Later, when Bernie takes his family out for a day of fun, he briefly leaves to search for Ken and Blue, only to have his truck attacked by the boar. Though injured, he survives and loads a rifle to go after the pig and protect his family. Sasha goes out to look for her father. As Robert and Bruce go looking for Bernie after hearing his car crash, they encounter the boar, which kills Bruce after Robert leaves him for dead. Arriving too late to save Bruce, Bernie manages to shoot the boar, enraging it. As Ella, Bart and Debbie reunite with Robert, he is killed by the wounded boar, which steals him from right in front of them. As Bernie returns to rescue them, he tries to lead Ella, Bart and Debbie to safety, only for night to fall and Bernie to lose his gun. The boar then attacks Bart when he trips and falls, dragging him away. After making it to a nearby shed, the remaining family members grieve, after which Bernie says that the only way to stop the pig is to kill it. Before they can make a plan, the boar attacks, with Bernie fighting it to allow Ella and Debbie to escape. Though he wounds the boar, it still defeats him by trampling over him before going after Ella and Debbie. By this point, the two women have constructed multiple fires to try and keep it away, but the boar attacks as they try to fend it off with their torches, managing to savage Ella's leg. The boar's attack is halted when Sasha comes to their rescue, hitting the pig with her truck, gravely wounding it. As the mutilated boar tries to attack again, Debbie shoots it to death with Sasha's shotgun, ending its reign of terror once and for all. As they begin to drive away, the three women find Bernie and Bart, alive but badly wounded. As the five drive away to safety, another giant boar appears as the camera fades, letting out a defiant squeal...

== Cast ==
- Nathan Jones as Bernie
- John Jarratt as Ken
- Christie-Lee Britten as Ella
- Melissa Tkautz as Sasha
- Ernie Dingo as Ernie
- Roger Ward as Blue
- Hugh Sheridan as Robert
- Bill Moseley as Bruce
- Chris Haywood as Jack
- Ricci Guarnaccio as Oscar
- Madeleine Kennedy as Hanna
- Griffin Walsh as Bart
- Simone Buchanan as Debbie

==Release==

===Home media===
The film was released on DVD by Image on 3 December 2019.

===Critical response===
Boar received mixed reviews from critics upon its release.

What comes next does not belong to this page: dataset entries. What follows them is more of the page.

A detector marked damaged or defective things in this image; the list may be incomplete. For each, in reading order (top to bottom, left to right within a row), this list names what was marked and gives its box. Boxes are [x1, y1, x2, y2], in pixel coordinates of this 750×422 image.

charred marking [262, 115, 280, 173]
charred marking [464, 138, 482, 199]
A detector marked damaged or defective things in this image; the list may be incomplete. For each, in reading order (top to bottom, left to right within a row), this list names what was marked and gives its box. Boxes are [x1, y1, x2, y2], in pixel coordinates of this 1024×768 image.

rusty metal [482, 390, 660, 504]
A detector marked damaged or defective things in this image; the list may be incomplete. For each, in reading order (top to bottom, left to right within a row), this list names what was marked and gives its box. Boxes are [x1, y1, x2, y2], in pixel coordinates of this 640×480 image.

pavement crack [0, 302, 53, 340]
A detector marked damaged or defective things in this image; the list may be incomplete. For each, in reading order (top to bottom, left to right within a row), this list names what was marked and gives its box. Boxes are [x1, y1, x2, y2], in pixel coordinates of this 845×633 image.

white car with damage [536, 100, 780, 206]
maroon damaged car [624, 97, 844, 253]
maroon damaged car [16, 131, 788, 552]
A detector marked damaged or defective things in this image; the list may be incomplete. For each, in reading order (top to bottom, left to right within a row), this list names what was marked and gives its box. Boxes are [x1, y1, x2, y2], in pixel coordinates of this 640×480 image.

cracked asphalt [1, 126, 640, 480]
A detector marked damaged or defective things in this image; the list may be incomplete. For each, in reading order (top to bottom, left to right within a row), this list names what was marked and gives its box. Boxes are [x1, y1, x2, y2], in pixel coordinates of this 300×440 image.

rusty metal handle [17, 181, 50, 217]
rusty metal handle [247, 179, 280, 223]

Anton Bitel from SciFi Now criticized the film for its uninteresting characters, derivative plot, and repetitive revealing of the title monster. Bitel concluded his review by writing," For while Boar plainly advertises the big beast to come, it also hints homophonously at an absence of sufficient entertainment to see us through its duration." Niall Browne from Movies in Focus gave the film one out of five stars, criticizing the film's performances, "flat" humor, and plot. However, Browne commended the film's practical effects, while stating that the use of CGI effects during the film's finale was poor and unconvincing.

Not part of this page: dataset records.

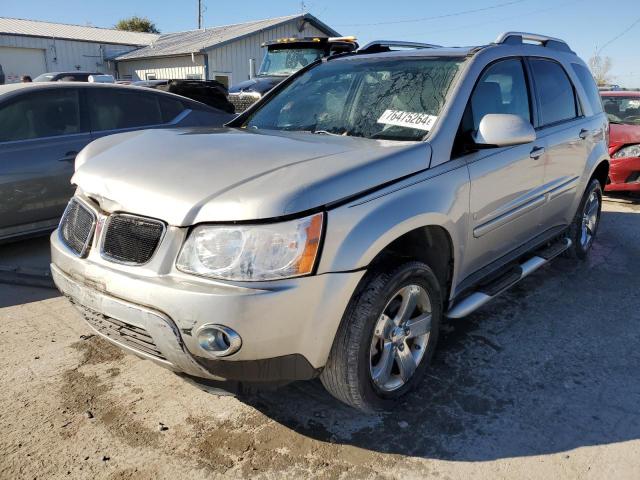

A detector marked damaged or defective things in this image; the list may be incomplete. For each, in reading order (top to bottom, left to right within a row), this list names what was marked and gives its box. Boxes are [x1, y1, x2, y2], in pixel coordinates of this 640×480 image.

cracked windshield [246, 57, 464, 141]
dented hood [72, 127, 430, 225]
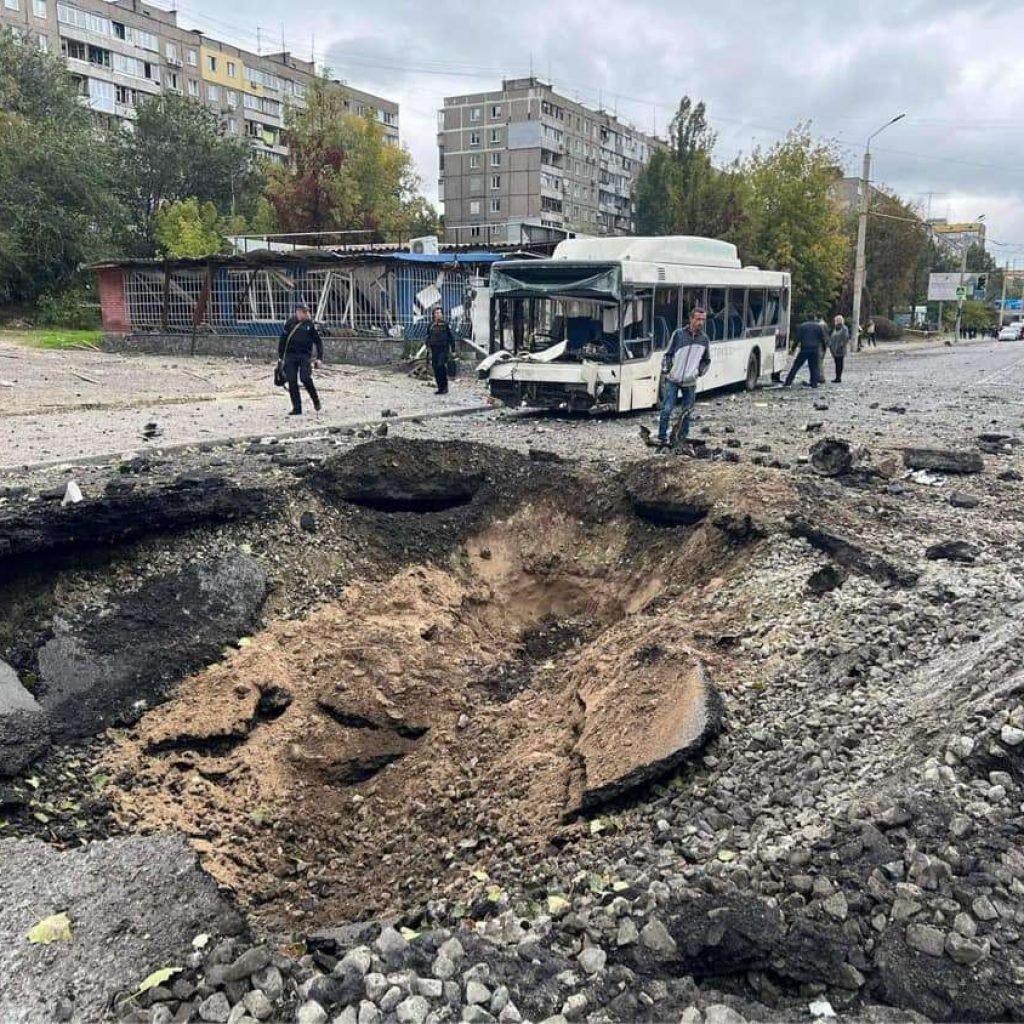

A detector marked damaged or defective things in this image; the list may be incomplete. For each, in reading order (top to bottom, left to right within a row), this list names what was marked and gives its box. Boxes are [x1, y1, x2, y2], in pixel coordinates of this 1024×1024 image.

damaged building facade [93, 246, 528, 362]
destroyed bus [480, 238, 792, 414]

The film wasn't without its supporters. Jonathan Barkan from Dread Central awarded the film three and a half out of five stars, writing, "Hindered by strange pacing and restrained by the limitations of a giant practical pig, Boar still manages to be a thoroughly entertaining and wildly savage bloodbath through the beauty of the Australian bush."
Jeremy Aspinall of The Radio Times gave the film three out of five stars, stating that while the film lacked originality, its performances, and withholding of its titular antagonist until the finale was commendable.

===Accolades===
The film was nominated for Best Creature FX at the 2020 Fangoria Chainsaw Awards.